Exercise details
Format every line of the material below as a JSON list of strings, one string per line, skipping blank lines and leaving out the picture markers.

"""

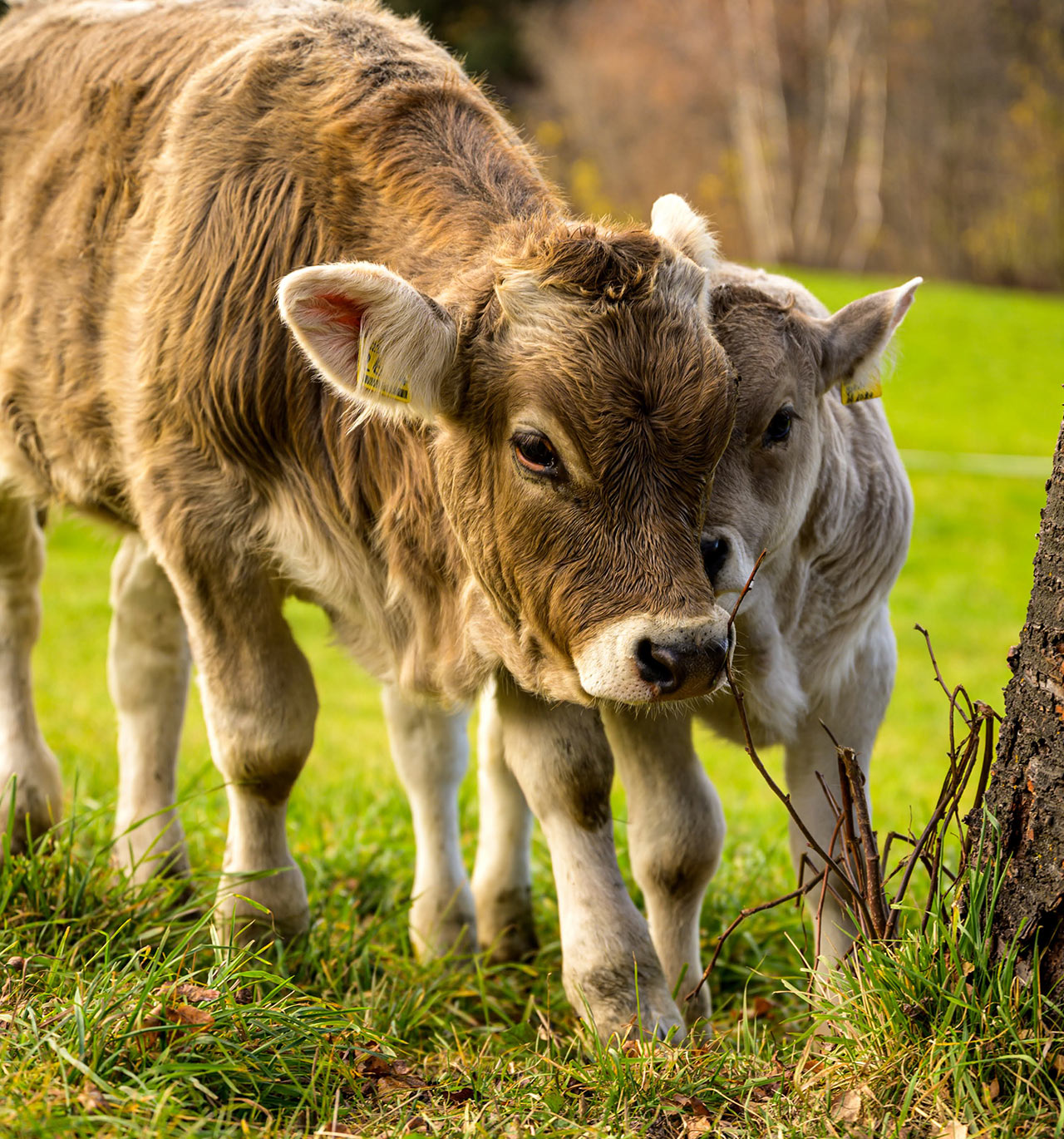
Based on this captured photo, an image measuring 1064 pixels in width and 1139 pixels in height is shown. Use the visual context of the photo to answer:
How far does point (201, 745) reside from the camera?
332 inches

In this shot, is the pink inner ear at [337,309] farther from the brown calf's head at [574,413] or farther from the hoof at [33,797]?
the hoof at [33,797]

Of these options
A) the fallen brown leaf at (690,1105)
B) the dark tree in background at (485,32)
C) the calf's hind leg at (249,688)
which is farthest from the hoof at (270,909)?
the dark tree in background at (485,32)

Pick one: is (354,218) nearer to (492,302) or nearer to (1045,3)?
(492,302)

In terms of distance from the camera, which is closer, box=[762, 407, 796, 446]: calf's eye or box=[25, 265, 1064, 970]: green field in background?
box=[762, 407, 796, 446]: calf's eye

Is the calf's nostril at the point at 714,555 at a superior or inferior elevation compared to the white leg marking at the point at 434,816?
superior

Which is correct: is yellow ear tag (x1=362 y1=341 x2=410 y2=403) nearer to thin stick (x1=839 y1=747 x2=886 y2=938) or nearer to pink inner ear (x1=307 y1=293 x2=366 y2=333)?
pink inner ear (x1=307 y1=293 x2=366 y2=333)

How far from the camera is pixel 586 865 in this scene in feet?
13.3

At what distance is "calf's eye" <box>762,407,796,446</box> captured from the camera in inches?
147

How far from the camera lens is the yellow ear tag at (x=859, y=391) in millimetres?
4039

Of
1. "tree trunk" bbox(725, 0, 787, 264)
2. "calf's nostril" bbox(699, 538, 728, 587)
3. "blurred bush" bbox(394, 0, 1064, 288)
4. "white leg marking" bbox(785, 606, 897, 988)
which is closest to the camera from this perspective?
"calf's nostril" bbox(699, 538, 728, 587)

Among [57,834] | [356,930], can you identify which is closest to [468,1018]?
[356,930]

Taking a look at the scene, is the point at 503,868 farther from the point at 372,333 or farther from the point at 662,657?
the point at 372,333

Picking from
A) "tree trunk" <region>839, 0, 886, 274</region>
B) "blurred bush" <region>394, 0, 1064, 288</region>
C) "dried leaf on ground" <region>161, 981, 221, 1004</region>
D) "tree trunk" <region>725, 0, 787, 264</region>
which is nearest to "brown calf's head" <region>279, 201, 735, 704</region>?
"dried leaf on ground" <region>161, 981, 221, 1004</region>

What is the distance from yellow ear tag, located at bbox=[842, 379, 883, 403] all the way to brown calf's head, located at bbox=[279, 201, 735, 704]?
2.20ft
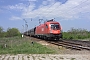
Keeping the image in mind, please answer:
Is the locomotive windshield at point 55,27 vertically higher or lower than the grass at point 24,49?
higher

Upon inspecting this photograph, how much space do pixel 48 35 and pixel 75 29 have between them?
32504 mm

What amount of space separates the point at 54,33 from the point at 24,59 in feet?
58.3

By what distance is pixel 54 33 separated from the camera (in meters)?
27.0

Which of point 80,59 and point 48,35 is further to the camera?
point 48,35

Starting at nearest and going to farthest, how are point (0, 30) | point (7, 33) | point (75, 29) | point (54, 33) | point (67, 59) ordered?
point (67, 59) < point (54, 33) < point (75, 29) < point (0, 30) < point (7, 33)

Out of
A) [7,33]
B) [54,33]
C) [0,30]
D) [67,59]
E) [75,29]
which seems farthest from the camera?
[7,33]

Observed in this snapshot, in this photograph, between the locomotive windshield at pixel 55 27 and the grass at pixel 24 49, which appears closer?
the grass at pixel 24 49

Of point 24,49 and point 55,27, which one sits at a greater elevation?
point 55,27

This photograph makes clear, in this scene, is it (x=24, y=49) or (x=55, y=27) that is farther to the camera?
(x=55, y=27)

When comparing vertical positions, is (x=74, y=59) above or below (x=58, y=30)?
below

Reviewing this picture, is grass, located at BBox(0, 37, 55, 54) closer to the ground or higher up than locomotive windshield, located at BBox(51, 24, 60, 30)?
closer to the ground

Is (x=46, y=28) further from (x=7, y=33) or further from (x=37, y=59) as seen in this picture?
Result: (x=7, y=33)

"""

Right answer
[
  "Based on this captured photo, an image measuring 1064 pixels in width and 1139 pixels in height is shown. Use the visual context of the photo to answer:",
  "How far does point (201, 745) reside from the camera?",
  "332 inches",
  "In this shot, is the pink inner ear at [337,309] farther from the brown calf's head at [574,413] or farther from the hoof at [33,797]?",
  "the hoof at [33,797]",
  "Of these options",
  "A) the fallen brown leaf at (690,1105)",
  "B) the dark tree in background at (485,32)",
  "C) the calf's hind leg at (249,688)",
  "which is farthest from the hoof at (270,909)?",
  "the dark tree in background at (485,32)",
  "Pick one: is (354,218) nearer to (492,302) or nearer to (1045,3)?",
  "(492,302)",
  "In terms of distance from the camera, which is closer, box=[762, 407, 796, 446]: calf's eye or box=[25, 265, 1064, 970]: green field in background?",
  "box=[762, 407, 796, 446]: calf's eye",
  "Is the calf's nostril at the point at 714,555 at a superior or inferior elevation compared to the white leg marking at the point at 434,816?",
  "superior",
  "Which is correct: is yellow ear tag (x1=362 y1=341 x2=410 y2=403) nearer to thin stick (x1=839 y1=747 x2=886 y2=938) or nearer to pink inner ear (x1=307 y1=293 x2=366 y2=333)?",
  "pink inner ear (x1=307 y1=293 x2=366 y2=333)",
  "How far from the camera is pixel 586 865 in this scene in feet?",
  "13.3",
  "At what distance is \"calf's eye\" <box>762,407,796,446</box> captured from the camera in inches?",
  "147",
  "How far from the camera lens is the yellow ear tag at (x=859, y=391) in millimetres?",
  "4039",
  "Of",
  "1. \"tree trunk\" bbox(725, 0, 787, 264)",
  "2. \"calf's nostril\" bbox(699, 538, 728, 587)",
  "3. \"blurred bush\" bbox(394, 0, 1064, 288)",
  "4. \"white leg marking\" bbox(785, 606, 897, 988)",
  "which is closest to the camera from this perspective?",
  "\"calf's nostril\" bbox(699, 538, 728, 587)",
  "Among [57,834] | [356,930], can you identify which is closest to [468,1018]?",
  "[356,930]",
  "Taking a look at the scene, is the point at 503,868 farther from the point at 372,333 or farther from the point at 662,657?",
  "the point at 372,333",
  "Picking from",
  "A) \"tree trunk\" <region>839, 0, 886, 274</region>",
  "B) \"blurred bush\" <region>394, 0, 1064, 288</region>",
  "C) \"dried leaf on ground\" <region>161, 981, 221, 1004</region>",
  "D) \"tree trunk\" <region>725, 0, 787, 264</region>",
  "which is nearest to \"brown calf's head\" <region>279, 201, 735, 704</region>?",
  "\"dried leaf on ground\" <region>161, 981, 221, 1004</region>",
  "What is the distance from yellow ear tag, located at bbox=[842, 379, 883, 403] all the way to brown calf's head, located at bbox=[279, 201, 735, 704]?",
  "2.20ft",
  "Keeping the image in mind, please answer:",
  "Is the locomotive windshield at point 55,27 vertically higher or lower than the grass at point 24,49?",
  "higher",
  "Upon inspecting this photograph, how much space do pixel 48 35 and pixel 75 29 have between them?",
  "32504 mm",
  "What amount of space separates the point at 54,33 from the point at 24,59 in feet?",
  "58.3",
  "By what distance is pixel 54 33 separated from the camera (in meters)?",
  "27.0",
  "Which of point 80,59 and point 48,35 is further to the camera?",
  "point 48,35",
  "Starting at nearest and going to farthest, how are point (0, 30) | point (7, 33) | point (75, 29) | point (54, 33) | point (67, 59) ordered?",
  "point (67, 59) < point (54, 33) < point (75, 29) < point (0, 30) < point (7, 33)",
  "Out of",
  "A) [7,33]",
  "B) [54,33]",
  "C) [0,30]",
  "D) [67,59]",
  "E) [75,29]",
  "which seems farthest from the camera?",
  "[7,33]",
  "Observed in this snapshot, in this photograph, between the locomotive windshield at pixel 55 27 and the grass at pixel 24 49, which appears closer?",
  "the grass at pixel 24 49",
  "Of point 24,49 and point 55,27, which one sits at a greater elevation?",
  "point 55,27",
  "This photograph makes clear, in this scene, is it (x=24, y=49) or (x=55, y=27) that is farther to the camera?",
  "(x=55, y=27)",
  "When comparing vertical positions, is (x=74, y=59) above or below (x=58, y=30)?",
  "below",
  "Reviewing this picture, is grass, located at BBox(0, 37, 55, 54) closer to the ground or higher up than locomotive windshield, located at BBox(51, 24, 60, 30)?",
  "closer to the ground",
  "Is (x=46, y=28) further from (x=7, y=33) or further from (x=37, y=59) as seen in this picture?",
  "Result: (x=7, y=33)"
]